_CHALLENGE:_ Can you arrange every line of the material below as one numbered list, skipping the blank lines and leaving the pictures out?

_THE DATA:_
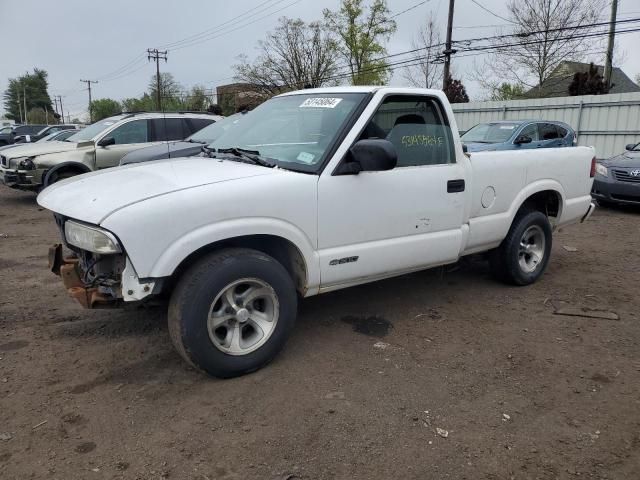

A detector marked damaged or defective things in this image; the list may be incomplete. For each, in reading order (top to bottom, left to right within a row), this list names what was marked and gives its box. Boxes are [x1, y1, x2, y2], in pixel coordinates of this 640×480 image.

cracked headlight [66, 219, 122, 253]
damaged front bumper [48, 244, 159, 308]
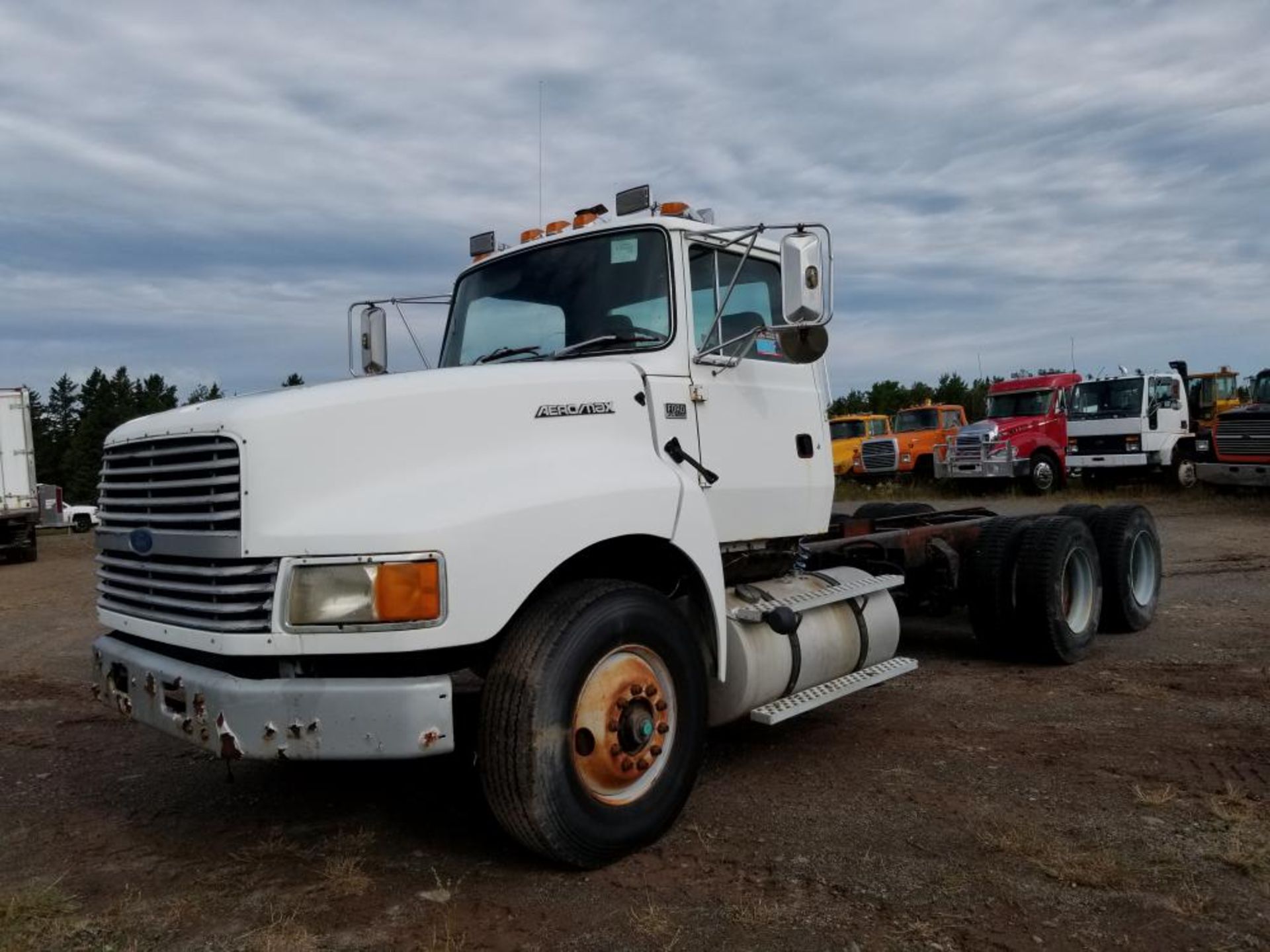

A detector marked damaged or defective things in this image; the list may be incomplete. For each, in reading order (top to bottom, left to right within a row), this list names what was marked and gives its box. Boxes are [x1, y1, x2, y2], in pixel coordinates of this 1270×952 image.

rusty wheel rim [573, 650, 675, 807]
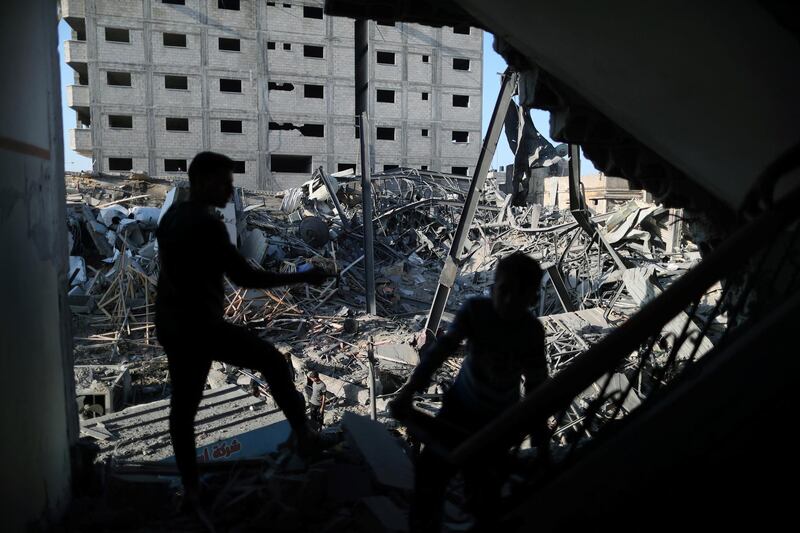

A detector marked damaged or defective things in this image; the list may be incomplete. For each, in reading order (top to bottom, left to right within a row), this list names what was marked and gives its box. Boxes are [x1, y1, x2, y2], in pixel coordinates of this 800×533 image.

damaged multi-story building [62, 0, 482, 190]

_FULL RESPONSE:_
1. A detector marked damaged or defective things in this image; the list may be incomplete. For each, in reading order (top to bottom, left to right within a row), this list names what was marked and gives its box. Boxes are [x1, y1, x2, y2], in pixel coordinates of this 640×480 image.
2. cracked headlight [66, 219, 122, 253]
3. damaged front bumper [48, 244, 159, 308]
4. A detector marked damaged or defective things in this image; the list may be incomplete. For each, in reading order (top to bottom, left to right within a row), this list names what was marked and gives its box. Boxes are [x1, y1, x2, y2], in pixel coordinates of this 1270×952 image.
5. rusty wheel rim [573, 650, 675, 807]
6. A detector marked damaged or defective things in this image; the list may be incomplete. For each, in reading order (top to bottom, left to right within a row), this list names what was marked and gives its box. Boxes are [x1, y1, x2, y2], in pixel coordinates of this 800×533 image.
7. damaged multi-story building [62, 0, 482, 190]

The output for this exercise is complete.